Address Standardization

You can standardize a single address, or addresses in a field in a view:

Standardize() Converts an address string into a normalized form for address matching, according to a file of transformation rules
StandardizeView() Standardizes address strings in a view and writes the results to a table

Parsing Addresses with Regular Expressions

You can also use regular expressions to parse street addresses into components. The RegEx class lets you extract components from an input string and puts them into an option array. For example, the following script creates a RegEx object, sets a delimiter, creates fields for a number and for a set of words, and defines a rule to parse an address:

// Create a RegEx gisdk object.
rx = CreateObject("RegEx")
// Specify the word delimiter
rx.Delimiters(" ")
// Define a number is a sequence of 1 or more digits
rx.Field("number","[0-9]+")
// Define a word is any other character, and words as at least one word
rx.Field("words","[a-z ]+")
// Create a match rule for a number followed by one or more words.
// The number will be stored in the output option called STDNUMBER,
// and the words in the option called STDNAME.
rx.Rule("$number:(STDNUMBER) $words:(STDNAME)")

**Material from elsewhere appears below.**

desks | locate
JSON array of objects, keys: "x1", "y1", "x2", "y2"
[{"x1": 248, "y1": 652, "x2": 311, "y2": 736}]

You can apply the rule to one address:

parsed = rx.Match("139 main street")
ShowArray(parsed)

The options array contains:

parsed.STDNUMBER = "139"
parsed.STDNAME = "MAIN STREET"

Note that the value of the STDNAME option is capitalized. The Match method also accepts an array of address strings for batch processing.

Delimiters(delimiters)

Sets the characters in string as delimiters.

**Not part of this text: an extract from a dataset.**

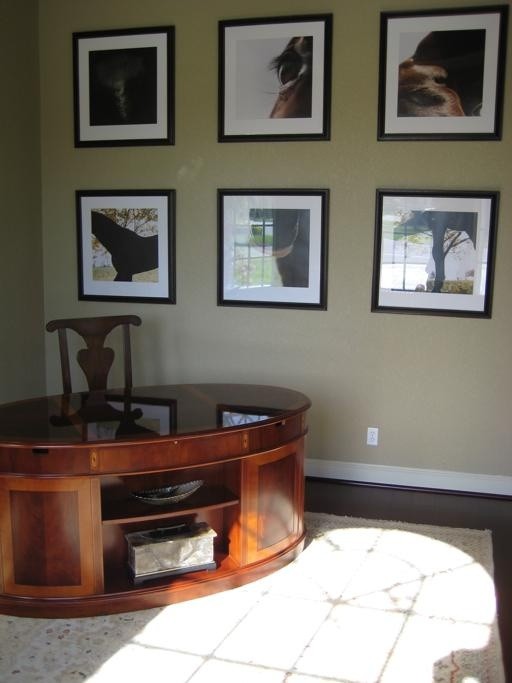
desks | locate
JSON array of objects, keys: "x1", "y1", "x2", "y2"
[{"x1": 0, "y1": 383, "x2": 311, "y2": 619}]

Arguments: string – any string
Example: rx.Delimiters(" \n") sets a space or a newline character as delimiters

ReplaceChar(list_of_characters)

ReplaceWith(replacement_characters)

Replace all of the characters listed in the string list_of_characters with the characters listed in the string replacement_characters before matching the input expression.

Arguments: list_of_characters – a string with the characters to replace
replacement_characters – a string with the replacement characters
Example: rx.ReplaceChar("à áâãåäæéèêëíîïóöôõœùûúüçñ-") lists the characters to replace
rx.ReplaceWith("aaaaaaeeeeeiiiooooeuuuucn ") gives the non-accented replacements for those characters

Field(name, pattern[, replacement])

Defines the field name based on the regular expression pattern.

Arguments: name – a string with the field name
pattern – a string with the regular expression for the field
replacement – optional, a string with the replacement for name
Examples: rx.Field("number","[0-9]+") defines the field number as one or more digits
rx.Field("words","[a-z ]+") defines the field words as one or more sets of one or more letters

Rule(pattern)

Creates a matching rule using the specified regular expression pattern.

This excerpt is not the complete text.